In the movie he carries his own statues to place on pedestals.
He was also a philosopher, a student of Pythagoras. The movie here follows ancient tradition, however it is more plausible that Pythagoras happened to be the name of his sports trainer.
The film also mentions that many ancient intellectuals took part in the Olympics — Aristotle, Plato, Aeschylus, Sophocles, Euripides, Socrates etc.
The ideal man represented a harmonious union of intellect and physical fitness.
10) The Olympics are also presented as not devoid of cruelty and inciting the public to gambling. We see strong emotions in the audience.
The history of Nero participating in the games is told. He takes part in the chariot racing, starts the race earlier than others, falls from the chariot a few times, but is placed on the chariot by his servants, and wins the competition while being praised by the public (Suetonius, Nero 22-25).

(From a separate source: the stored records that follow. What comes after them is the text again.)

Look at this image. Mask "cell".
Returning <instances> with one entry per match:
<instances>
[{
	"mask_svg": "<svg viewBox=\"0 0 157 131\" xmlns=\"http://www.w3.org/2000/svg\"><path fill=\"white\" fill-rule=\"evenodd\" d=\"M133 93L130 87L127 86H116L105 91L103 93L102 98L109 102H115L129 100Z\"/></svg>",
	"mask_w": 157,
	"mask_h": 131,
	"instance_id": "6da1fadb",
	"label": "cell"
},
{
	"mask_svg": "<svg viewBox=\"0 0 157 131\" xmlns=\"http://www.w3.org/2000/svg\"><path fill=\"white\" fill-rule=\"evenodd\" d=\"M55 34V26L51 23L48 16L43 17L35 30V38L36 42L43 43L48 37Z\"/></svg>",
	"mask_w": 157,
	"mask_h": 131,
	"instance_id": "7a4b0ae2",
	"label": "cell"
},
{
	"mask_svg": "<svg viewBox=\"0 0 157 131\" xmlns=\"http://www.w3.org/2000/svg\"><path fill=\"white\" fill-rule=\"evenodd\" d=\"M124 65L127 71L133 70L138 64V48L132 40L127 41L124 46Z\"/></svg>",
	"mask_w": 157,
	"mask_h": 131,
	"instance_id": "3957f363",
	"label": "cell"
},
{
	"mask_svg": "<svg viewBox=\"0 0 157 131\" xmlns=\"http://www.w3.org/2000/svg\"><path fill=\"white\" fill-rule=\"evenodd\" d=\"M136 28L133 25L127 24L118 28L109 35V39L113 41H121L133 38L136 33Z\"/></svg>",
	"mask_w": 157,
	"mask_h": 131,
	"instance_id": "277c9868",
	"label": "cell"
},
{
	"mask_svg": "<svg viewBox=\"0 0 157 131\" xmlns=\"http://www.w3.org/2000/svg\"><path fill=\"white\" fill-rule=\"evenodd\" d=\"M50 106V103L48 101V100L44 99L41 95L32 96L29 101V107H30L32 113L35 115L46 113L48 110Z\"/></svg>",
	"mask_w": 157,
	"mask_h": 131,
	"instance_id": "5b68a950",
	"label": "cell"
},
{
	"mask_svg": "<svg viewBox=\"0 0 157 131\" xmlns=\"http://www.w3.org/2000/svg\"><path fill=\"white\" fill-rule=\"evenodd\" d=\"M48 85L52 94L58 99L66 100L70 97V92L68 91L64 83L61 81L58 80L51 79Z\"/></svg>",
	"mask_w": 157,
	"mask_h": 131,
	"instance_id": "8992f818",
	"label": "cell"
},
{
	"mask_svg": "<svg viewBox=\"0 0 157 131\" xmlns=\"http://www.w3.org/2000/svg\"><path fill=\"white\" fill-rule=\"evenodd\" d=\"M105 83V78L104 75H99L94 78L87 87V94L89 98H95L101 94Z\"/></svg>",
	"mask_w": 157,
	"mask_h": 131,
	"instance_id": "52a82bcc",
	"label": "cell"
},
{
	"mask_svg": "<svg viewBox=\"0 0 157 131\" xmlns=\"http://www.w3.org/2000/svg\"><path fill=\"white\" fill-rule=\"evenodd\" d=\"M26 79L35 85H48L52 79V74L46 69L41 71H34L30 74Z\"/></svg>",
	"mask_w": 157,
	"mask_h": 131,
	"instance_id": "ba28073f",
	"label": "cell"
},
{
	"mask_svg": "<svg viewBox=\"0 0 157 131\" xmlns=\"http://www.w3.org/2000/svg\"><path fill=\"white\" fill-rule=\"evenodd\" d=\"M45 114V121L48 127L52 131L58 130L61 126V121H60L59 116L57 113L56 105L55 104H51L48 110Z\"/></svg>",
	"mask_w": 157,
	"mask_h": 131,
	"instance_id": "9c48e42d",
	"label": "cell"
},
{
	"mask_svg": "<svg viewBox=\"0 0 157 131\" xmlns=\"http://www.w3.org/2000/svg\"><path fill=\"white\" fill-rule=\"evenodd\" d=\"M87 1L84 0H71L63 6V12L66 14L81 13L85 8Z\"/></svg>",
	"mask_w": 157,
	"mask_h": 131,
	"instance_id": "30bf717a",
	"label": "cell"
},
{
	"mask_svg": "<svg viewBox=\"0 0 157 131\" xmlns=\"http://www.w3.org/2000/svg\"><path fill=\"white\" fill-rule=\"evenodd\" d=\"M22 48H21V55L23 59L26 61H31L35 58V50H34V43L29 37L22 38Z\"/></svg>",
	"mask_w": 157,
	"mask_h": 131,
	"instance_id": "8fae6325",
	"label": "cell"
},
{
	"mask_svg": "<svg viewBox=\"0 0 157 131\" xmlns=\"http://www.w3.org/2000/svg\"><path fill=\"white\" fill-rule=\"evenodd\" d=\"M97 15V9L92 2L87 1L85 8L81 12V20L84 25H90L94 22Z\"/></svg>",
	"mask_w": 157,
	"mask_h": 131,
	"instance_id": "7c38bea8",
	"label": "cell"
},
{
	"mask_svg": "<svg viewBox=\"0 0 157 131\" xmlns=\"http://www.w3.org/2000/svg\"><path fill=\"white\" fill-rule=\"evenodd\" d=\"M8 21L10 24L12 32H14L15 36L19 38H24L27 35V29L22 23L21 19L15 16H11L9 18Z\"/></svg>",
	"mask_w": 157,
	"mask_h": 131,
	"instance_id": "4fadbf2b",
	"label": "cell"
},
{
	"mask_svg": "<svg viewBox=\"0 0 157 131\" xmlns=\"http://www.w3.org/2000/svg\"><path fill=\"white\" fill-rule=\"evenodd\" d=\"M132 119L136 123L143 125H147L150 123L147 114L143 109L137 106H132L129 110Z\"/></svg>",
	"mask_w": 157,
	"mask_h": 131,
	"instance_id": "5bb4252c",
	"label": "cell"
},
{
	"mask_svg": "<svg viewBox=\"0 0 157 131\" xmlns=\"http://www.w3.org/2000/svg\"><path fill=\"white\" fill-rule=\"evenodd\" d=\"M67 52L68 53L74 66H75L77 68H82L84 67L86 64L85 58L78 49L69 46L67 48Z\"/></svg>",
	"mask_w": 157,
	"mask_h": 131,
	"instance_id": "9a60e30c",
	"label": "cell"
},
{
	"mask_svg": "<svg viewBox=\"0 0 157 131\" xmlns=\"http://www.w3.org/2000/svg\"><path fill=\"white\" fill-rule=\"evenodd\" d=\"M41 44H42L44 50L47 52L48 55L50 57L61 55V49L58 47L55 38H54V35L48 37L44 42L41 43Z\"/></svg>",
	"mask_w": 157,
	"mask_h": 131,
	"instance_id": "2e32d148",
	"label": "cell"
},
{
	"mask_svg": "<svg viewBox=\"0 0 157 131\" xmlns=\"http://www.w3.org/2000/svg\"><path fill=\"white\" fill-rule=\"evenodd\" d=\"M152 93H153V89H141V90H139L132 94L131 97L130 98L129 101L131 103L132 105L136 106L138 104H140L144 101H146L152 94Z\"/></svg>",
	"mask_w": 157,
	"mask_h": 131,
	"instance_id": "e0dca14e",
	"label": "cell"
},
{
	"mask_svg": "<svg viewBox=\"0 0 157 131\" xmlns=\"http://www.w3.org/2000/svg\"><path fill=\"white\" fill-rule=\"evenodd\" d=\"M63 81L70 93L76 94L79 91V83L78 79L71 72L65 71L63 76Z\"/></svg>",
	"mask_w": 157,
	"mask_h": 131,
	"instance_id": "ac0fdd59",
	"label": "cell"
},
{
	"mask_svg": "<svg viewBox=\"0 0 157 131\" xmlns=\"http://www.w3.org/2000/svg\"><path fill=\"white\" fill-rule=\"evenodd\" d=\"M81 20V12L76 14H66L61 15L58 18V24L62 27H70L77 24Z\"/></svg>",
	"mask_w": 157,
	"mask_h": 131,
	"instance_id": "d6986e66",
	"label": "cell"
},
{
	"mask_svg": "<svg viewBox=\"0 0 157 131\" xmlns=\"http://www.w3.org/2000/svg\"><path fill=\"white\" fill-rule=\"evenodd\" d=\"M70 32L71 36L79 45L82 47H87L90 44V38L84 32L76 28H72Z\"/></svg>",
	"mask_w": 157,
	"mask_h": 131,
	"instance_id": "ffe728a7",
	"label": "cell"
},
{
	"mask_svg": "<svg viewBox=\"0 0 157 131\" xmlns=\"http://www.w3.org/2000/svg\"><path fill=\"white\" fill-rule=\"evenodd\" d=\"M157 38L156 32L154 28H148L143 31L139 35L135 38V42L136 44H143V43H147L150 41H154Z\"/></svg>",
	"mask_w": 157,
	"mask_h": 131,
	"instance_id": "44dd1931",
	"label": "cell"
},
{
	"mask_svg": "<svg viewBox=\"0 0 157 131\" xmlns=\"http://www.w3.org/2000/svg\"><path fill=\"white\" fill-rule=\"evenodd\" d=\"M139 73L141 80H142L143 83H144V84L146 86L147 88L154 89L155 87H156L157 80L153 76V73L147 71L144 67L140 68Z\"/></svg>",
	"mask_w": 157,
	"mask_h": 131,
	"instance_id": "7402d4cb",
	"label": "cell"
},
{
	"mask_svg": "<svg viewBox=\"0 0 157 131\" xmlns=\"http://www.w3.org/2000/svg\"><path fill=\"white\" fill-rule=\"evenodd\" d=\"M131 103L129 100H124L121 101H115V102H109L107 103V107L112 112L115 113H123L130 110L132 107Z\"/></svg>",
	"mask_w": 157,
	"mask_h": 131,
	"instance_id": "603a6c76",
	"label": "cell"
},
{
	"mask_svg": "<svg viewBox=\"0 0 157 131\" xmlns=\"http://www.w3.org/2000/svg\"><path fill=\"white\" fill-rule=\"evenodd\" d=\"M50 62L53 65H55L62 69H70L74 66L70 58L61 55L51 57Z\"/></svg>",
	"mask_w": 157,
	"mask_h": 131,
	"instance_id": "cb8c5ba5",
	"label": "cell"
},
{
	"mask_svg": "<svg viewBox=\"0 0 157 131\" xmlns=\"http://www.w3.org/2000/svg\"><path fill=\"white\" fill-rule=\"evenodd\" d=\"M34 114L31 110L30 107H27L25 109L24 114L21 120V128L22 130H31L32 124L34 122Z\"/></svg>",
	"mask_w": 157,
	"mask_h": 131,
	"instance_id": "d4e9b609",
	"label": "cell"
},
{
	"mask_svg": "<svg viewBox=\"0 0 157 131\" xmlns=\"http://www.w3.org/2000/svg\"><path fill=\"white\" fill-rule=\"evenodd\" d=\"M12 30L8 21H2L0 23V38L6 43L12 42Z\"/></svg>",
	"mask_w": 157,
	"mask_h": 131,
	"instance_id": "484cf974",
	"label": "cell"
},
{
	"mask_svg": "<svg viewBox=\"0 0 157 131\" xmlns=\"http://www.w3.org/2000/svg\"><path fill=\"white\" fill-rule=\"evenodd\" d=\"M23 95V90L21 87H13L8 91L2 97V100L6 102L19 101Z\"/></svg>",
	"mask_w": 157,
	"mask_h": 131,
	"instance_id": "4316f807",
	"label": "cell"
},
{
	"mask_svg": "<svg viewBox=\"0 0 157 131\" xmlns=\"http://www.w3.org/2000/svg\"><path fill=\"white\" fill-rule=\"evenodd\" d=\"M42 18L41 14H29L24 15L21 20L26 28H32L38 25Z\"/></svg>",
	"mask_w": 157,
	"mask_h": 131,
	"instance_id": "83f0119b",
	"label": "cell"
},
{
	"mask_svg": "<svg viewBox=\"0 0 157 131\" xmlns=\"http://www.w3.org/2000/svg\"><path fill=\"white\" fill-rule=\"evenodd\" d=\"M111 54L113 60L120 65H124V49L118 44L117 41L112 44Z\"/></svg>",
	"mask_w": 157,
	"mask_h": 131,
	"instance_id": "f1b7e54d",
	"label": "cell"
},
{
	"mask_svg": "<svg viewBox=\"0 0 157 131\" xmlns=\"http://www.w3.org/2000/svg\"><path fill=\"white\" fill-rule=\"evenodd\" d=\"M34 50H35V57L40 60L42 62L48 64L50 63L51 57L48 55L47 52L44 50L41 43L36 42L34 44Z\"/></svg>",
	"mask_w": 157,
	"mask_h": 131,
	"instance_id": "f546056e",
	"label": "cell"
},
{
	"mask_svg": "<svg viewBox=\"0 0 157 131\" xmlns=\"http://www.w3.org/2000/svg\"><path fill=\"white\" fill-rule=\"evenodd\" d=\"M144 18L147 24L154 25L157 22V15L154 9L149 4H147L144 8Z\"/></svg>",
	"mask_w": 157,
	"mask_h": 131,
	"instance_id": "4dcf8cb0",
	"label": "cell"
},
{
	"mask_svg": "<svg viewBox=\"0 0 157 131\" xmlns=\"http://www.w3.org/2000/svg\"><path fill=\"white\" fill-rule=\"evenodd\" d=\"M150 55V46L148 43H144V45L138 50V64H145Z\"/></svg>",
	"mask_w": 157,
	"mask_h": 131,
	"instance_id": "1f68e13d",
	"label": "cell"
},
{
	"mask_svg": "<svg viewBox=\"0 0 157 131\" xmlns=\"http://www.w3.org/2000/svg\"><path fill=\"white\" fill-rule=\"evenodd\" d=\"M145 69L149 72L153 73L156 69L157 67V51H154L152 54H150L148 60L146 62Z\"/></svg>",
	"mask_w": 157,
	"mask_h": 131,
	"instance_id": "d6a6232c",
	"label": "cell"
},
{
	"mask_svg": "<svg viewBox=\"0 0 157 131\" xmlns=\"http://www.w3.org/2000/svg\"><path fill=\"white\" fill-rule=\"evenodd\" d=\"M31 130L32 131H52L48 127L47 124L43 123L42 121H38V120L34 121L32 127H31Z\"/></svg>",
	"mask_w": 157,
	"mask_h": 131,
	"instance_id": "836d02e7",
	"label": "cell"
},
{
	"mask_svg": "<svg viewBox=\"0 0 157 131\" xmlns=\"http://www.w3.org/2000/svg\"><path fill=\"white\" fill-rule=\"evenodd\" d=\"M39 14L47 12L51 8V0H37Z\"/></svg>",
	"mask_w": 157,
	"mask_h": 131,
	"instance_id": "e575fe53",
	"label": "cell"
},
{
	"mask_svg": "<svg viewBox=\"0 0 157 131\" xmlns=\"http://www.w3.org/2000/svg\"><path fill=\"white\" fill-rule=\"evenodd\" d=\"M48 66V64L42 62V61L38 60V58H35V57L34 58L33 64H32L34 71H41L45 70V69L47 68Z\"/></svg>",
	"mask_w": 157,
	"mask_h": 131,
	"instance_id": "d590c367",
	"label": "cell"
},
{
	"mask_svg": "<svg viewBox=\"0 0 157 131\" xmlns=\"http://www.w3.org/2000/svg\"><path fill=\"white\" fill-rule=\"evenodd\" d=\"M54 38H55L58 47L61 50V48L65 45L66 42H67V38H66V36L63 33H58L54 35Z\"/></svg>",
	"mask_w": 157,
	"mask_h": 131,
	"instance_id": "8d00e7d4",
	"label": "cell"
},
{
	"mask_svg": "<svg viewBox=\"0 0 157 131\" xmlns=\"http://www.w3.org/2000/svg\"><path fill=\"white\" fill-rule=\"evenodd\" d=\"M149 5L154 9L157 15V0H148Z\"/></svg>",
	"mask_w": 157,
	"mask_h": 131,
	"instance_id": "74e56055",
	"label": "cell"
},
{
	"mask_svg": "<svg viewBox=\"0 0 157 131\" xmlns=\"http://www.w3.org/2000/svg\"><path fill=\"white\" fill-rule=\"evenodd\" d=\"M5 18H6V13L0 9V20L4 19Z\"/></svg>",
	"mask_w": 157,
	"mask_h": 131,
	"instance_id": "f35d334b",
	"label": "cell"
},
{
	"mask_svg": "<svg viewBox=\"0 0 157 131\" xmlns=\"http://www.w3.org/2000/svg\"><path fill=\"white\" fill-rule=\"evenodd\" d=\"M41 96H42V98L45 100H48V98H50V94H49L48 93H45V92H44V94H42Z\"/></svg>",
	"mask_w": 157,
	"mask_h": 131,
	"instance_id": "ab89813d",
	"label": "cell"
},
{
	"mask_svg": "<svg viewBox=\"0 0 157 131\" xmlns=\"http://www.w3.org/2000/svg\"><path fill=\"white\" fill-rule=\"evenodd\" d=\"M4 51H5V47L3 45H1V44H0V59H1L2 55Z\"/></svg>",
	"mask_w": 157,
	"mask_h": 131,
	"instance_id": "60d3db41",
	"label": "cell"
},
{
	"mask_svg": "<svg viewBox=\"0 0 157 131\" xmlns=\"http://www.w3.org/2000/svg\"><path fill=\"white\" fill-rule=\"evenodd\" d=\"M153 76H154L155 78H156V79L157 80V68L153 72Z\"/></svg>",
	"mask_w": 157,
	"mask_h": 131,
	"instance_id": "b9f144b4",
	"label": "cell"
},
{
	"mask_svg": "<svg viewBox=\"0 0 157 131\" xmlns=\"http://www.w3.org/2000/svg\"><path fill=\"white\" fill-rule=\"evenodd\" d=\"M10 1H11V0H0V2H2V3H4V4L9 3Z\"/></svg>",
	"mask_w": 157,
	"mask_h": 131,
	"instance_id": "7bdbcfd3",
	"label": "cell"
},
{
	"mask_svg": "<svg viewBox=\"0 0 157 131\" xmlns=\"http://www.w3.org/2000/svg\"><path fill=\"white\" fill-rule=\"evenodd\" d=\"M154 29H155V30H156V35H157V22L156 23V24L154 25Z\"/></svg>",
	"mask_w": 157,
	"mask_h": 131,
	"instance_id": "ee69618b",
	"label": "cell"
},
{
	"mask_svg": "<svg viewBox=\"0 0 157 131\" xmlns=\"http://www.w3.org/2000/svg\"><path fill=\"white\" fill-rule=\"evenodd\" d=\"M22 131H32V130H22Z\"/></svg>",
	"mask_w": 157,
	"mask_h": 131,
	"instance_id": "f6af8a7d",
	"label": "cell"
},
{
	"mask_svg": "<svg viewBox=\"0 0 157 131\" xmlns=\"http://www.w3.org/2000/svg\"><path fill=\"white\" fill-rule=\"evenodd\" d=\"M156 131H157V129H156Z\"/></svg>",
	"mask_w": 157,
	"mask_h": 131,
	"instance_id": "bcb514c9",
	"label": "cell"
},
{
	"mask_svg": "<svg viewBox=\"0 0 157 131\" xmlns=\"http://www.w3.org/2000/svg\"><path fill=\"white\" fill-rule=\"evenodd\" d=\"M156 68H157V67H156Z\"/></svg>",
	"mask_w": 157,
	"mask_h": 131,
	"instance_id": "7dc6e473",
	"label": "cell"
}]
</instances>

11) Gladiator games are presented as a part of the Olympics.******* The problem of cruelty and death is shown here.
12) Roman legions were the reason for the end of the Olympics. This episode does not provide a clear explanation — we see Roman legions marching and there is a sentence indicating that the Olympics ended with the arrival of the legions.
13) The modern Olympics. The history of the revival of the Olympics in the 19th and 20th century is presented with photographs and documentary videos of some of the sportsmen from different periods.
*Georgy Borodin tells that Norstein was the author of the fragment with the Pergamon altar. Borodin, Georgiĭ [Бородин, Георгий], “Олимпиада как мультфильм” [Olympics as an Animation ("Olimpiada kak multfilm")], Сеанс [Seans (Seans)]: 55-57, online resource (accessed February 01, 2018).
**Kyle, Donald G., Sport and Spectacle in the Ancient World, Chichester: Wiley Blackwell, 2014 (ed. pr. 2007), 98.
*** According to contemporary scholarship, it was during the 15th Olympics, in 720 BC.
**** Kyle, Sport and Spectacle…, 84.
***** More about ancient references of Phayllos and their credibility see: Harris, H. A., “An Olympic Epigram: The Athletic Feats of Phaÿllos”, Greece & Rome 7.1 (March, 1960): 3-8; Miller, Stephen G., Arete. Greek Sports from Ancient Sources, Berkeley: University of California Press, 2004, 46-48.
****** In the documentary carrying of the bull by Milo is explained as carrying a 4-year old bull to be eaten by the wrestler himself, according to the ancient anecdote. The animated version may be more suitable for children.
******* Kyle, Sport and Spectacle…, 257-267.